I don't see fft_bins or bits in ParallelWavegan configuration, is this the problem?

Thanks a lot for your work! Tom

lysektomas commented 3 years ago

I have tried default melgan vocoder (from https://github.com/seungwonpark/melgan). I have synthesized hello world 4x times using my model.

Output from melgan vocoder is like reversed https://soundcloud.com/tom-lysek-832824742/hello-world-melgan/s-liaMpH3Ijx5

Output from grifim limm vocoder is great.

This is spectrogram from mels spectrogram

Transformation from mels to wav was performed using this code

` m = (torch.tensor(mels).unsqueeze(0)) with torch.no_grad(): if len(m.shape) == 2: m = m.unsqueeze(0) wav = model.inference(m).cpu().numpy()

ipd.Audio(wav, rate=hp.sample_rate) `

and mels is m from synthesize funkction in notebook_utils/synthesize.py

Do you have any thoughts? Tom

cschaefer26 commented 3 years ago

Hi, the synthesize.py from notebook_utils already outputs mels in the correct format for melgan, maybe you are expanding too much? In the colab notebook its using the default melgan model for LJSpeech. PWGAN should actually work similarly I believe (it has the same preprocessing as melgan). Also, if you call gen_forward.py use the melgan flag to produce .mel files that are in the correct format for melgan already (see README).

Thats the synthesize.py mel processing for melgan:

m = torch.tensor(m).unsqueeze(0).cuda()

lysektomas commented 3 years ago

There are same result when i use gen_forward.py to produce .mel file and then convert it to wav with inference.py from melgan as if I was using jupyter.
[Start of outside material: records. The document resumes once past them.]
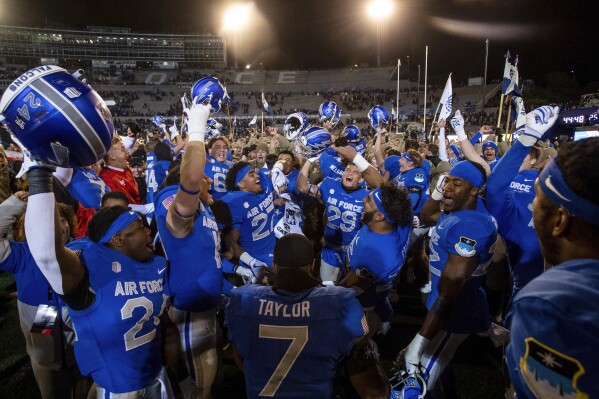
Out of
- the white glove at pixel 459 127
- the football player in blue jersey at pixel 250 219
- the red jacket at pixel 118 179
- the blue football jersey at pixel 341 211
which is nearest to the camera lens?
the football player in blue jersey at pixel 250 219

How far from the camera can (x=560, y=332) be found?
104 centimetres

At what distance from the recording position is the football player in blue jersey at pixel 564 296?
1029 millimetres

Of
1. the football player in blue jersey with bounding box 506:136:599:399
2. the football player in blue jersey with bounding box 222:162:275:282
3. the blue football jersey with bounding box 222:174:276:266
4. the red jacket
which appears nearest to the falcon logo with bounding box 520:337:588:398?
the football player in blue jersey with bounding box 506:136:599:399

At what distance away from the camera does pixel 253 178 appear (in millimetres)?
4738

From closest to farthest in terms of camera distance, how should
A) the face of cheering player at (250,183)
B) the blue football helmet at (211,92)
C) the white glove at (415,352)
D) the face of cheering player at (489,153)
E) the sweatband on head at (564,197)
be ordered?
the sweatband on head at (564,197) → the white glove at (415,352) → the blue football helmet at (211,92) → the face of cheering player at (250,183) → the face of cheering player at (489,153)

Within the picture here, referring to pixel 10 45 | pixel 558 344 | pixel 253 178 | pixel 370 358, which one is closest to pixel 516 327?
pixel 558 344

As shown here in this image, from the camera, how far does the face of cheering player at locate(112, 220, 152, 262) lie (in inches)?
103

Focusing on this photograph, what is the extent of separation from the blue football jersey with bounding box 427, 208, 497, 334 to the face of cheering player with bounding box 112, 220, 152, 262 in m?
2.20

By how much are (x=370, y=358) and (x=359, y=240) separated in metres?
1.72

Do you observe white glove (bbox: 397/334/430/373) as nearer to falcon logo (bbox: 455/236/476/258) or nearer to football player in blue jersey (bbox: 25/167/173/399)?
falcon logo (bbox: 455/236/476/258)

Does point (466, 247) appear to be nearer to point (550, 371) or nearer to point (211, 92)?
point (550, 371)

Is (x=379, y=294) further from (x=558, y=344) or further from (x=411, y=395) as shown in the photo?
(x=558, y=344)

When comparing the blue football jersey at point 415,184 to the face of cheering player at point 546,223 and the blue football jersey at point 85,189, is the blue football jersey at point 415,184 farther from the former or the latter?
the face of cheering player at point 546,223

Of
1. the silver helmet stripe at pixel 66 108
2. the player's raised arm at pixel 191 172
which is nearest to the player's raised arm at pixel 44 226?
the silver helmet stripe at pixel 66 108
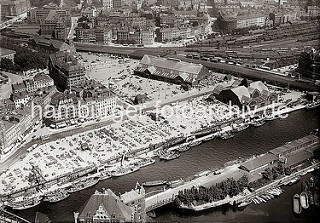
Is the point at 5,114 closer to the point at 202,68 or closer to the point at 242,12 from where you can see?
the point at 202,68

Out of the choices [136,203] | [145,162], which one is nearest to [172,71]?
[145,162]

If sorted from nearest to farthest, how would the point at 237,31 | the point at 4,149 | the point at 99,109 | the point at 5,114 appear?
the point at 4,149 → the point at 5,114 → the point at 99,109 → the point at 237,31

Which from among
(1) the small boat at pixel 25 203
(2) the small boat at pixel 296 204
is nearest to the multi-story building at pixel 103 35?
(1) the small boat at pixel 25 203

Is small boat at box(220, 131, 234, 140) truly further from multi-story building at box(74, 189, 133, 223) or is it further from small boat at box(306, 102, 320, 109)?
multi-story building at box(74, 189, 133, 223)

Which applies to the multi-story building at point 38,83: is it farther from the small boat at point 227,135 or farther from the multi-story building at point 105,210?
the multi-story building at point 105,210

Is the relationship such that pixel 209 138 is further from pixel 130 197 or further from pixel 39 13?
pixel 39 13

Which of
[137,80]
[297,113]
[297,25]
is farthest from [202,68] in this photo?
[297,25]

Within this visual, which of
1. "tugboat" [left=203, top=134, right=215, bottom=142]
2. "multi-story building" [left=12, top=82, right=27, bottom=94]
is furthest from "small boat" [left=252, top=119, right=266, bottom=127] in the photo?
"multi-story building" [left=12, top=82, right=27, bottom=94]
I have tried to use your function synthesize with this setup

obrazek

And result is same.

If i change this bad vocoder for default vocoder (from your example) result is this https://soundcloud.com/tom-lysek-832824742/hello-world-default-melgan/s-zpnjVYgxrAu

So i assume that this vocoder was learned with some error.
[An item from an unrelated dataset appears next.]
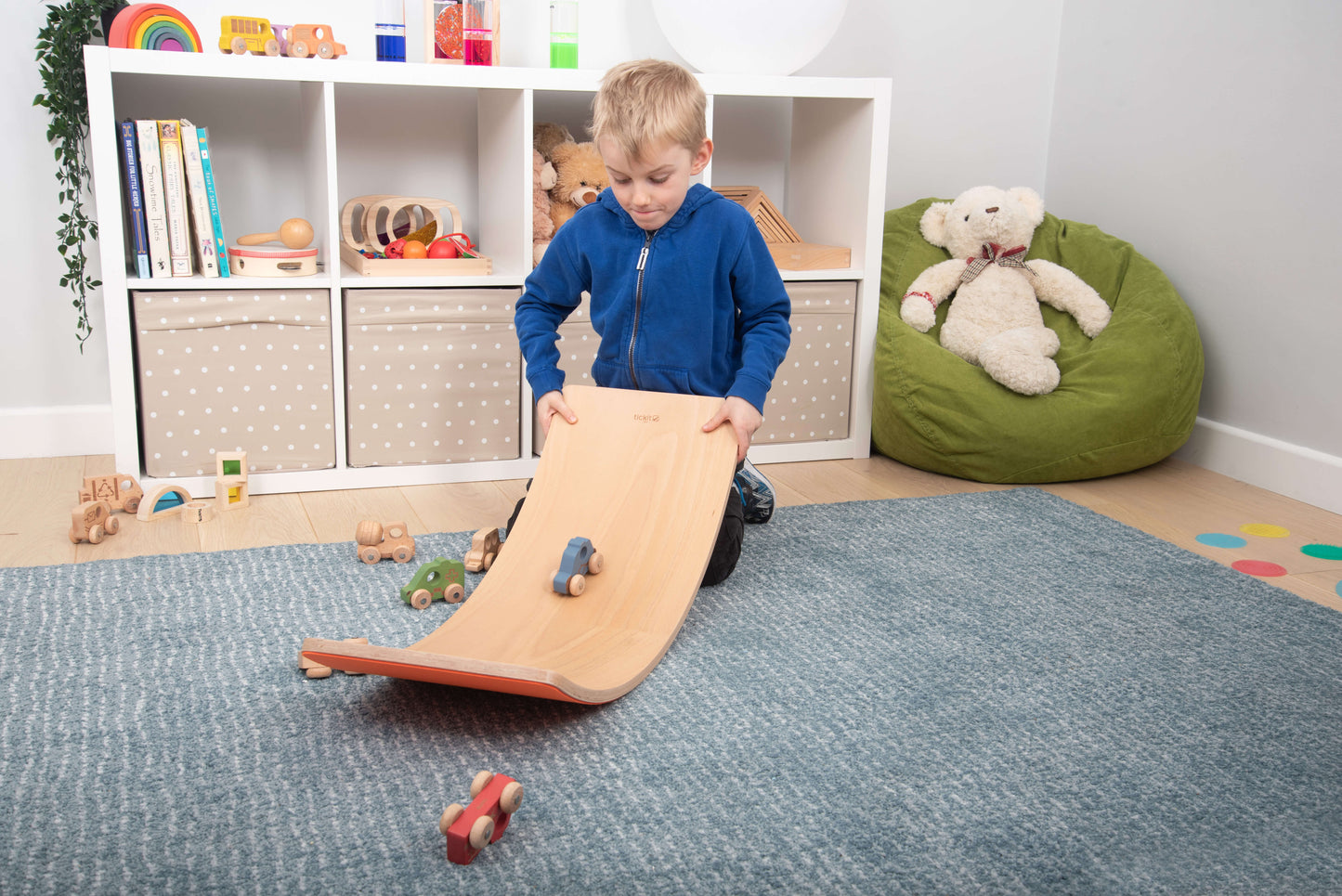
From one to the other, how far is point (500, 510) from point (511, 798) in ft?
2.96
I was using this hyperparameters (default hyperparameters):

obrazek

left is hparams from ForwardTacotron right is default.yaml from melgan repository.
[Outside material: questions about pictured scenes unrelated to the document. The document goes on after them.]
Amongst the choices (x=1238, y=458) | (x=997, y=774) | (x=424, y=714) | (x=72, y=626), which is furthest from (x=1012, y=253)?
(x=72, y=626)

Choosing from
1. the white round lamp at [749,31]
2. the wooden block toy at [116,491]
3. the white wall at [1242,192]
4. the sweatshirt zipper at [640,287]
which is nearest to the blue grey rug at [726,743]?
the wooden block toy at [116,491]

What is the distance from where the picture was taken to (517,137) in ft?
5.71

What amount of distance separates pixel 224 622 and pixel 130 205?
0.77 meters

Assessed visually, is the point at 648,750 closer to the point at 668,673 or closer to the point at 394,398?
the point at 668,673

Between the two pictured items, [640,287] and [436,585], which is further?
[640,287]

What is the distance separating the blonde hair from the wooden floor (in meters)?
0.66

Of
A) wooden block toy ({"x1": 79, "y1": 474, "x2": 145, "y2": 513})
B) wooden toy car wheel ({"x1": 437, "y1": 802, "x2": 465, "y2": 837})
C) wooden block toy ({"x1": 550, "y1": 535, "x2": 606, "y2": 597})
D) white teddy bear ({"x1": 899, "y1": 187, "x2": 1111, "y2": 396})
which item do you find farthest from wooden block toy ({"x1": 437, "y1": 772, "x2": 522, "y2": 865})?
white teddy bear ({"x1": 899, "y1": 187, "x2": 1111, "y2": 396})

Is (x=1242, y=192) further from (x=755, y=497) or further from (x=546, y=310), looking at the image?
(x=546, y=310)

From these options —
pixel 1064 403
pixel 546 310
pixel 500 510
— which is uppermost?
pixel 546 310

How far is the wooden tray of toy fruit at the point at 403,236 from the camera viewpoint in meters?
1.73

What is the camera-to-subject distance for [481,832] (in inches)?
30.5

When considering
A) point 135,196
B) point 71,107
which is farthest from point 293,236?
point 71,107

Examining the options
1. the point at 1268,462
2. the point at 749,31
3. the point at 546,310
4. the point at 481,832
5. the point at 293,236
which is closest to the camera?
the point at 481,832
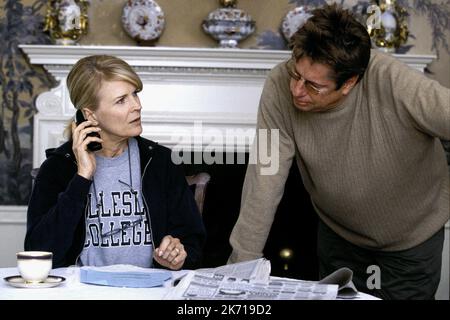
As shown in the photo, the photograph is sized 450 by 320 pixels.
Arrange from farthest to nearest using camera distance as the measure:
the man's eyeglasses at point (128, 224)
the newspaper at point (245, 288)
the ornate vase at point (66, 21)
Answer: the ornate vase at point (66, 21), the man's eyeglasses at point (128, 224), the newspaper at point (245, 288)

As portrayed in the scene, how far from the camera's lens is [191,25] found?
12.6ft

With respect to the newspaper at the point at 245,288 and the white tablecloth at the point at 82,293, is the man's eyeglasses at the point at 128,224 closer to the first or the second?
the white tablecloth at the point at 82,293

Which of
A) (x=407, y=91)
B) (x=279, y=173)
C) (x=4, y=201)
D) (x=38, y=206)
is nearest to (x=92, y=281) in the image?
(x=38, y=206)

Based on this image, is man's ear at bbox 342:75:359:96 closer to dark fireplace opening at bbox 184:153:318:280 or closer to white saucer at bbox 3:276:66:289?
white saucer at bbox 3:276:66:289

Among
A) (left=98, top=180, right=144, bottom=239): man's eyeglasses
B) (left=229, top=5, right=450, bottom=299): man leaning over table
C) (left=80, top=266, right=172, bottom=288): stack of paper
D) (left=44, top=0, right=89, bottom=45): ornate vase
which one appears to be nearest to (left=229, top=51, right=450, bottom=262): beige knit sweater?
(left=229, top=5, right=450, bottom=299): man leaning over table

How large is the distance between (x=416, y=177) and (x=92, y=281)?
45.0 inches

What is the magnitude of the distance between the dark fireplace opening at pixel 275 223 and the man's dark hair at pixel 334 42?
181 cm

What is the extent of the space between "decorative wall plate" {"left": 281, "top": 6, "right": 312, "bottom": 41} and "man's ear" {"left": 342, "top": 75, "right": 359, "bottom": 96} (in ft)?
5.23

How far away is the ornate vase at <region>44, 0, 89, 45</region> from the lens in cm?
370

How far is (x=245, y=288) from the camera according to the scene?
1.48 metres

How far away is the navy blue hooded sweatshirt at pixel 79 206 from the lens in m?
2.17

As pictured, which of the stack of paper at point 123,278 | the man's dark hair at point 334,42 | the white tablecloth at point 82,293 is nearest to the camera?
the white tablecloth at point 82,293

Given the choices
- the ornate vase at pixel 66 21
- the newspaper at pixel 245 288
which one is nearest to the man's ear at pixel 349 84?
the newspaper at pixel 245 288

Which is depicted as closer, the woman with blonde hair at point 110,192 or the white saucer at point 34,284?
the white saucer at point 34,284
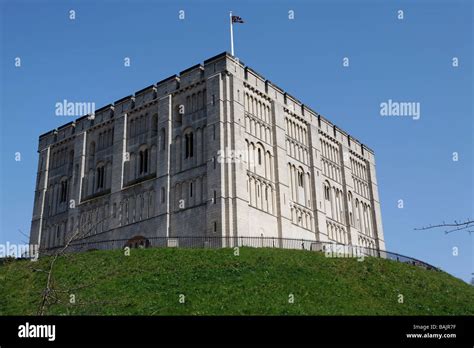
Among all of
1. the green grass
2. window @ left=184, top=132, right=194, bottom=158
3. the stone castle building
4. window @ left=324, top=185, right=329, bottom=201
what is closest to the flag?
the stone castle building

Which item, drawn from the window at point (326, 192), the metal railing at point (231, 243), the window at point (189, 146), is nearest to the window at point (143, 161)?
the window at point (189, 146)

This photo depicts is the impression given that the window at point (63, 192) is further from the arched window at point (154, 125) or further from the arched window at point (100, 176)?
the arched window at point (154, 125)

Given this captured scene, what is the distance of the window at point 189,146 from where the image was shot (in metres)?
48.4

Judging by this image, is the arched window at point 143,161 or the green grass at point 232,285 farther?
the arched window at point 143,161

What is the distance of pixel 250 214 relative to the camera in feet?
149

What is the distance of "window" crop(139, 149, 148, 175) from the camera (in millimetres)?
51938

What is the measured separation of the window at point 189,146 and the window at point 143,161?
519 cm

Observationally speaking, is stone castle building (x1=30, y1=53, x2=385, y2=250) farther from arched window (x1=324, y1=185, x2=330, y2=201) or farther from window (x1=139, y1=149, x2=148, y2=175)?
arched window (x1=324, y1=185, x2=330, y2=201)

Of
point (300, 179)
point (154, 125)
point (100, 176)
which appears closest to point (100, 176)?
point (100, 176)

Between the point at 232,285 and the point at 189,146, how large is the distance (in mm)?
23067

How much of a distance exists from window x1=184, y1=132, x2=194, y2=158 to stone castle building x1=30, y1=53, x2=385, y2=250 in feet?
0.31

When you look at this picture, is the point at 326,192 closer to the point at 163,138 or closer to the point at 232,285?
the point at 163,138
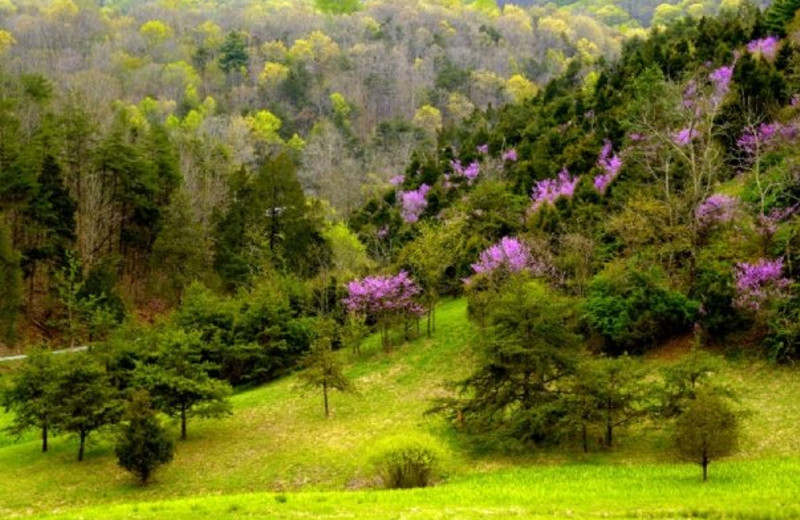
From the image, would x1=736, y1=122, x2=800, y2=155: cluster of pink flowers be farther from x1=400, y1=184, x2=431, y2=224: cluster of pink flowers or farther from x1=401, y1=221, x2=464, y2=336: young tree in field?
x1=400, y1=184, x2=431, y2=224: cluster of pink flowers

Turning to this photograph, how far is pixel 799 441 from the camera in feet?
66.3

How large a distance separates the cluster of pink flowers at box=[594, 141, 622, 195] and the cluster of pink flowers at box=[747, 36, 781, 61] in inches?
406

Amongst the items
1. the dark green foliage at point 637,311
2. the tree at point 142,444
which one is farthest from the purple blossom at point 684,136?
the tree at point 142,444

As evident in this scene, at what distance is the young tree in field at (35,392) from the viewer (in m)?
25.8

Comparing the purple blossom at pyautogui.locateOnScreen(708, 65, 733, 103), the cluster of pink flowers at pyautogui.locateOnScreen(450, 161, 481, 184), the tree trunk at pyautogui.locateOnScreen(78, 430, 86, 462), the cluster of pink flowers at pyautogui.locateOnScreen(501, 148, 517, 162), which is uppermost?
the purple blossom at pyautogui.locateOnScreen(708, 65, 733, 103)

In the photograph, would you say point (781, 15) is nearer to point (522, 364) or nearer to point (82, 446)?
point (522, 364)

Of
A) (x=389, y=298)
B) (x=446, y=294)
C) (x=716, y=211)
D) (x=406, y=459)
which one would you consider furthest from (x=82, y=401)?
(x=716, y=211)

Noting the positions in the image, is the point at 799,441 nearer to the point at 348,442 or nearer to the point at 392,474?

Did I miss something? Is there some misconfiguration? Only difference is filter_length vs. fft_bins, but I don't think that is the difference :/

I have used sox to see if there is problem with input files but they have same parameters:

obrazek

1.wav is my own dataset, LJXXX.wav is LJ speech.

cschaefer26 commented 3 years ago

Hmm I don't see a mismatch. Does the pretrained ForwardTacotron model work for you with the standard melgan?

lysektomas commented 3 years ago

i have used vocgan and everything was fine. Maybe model was learned badly.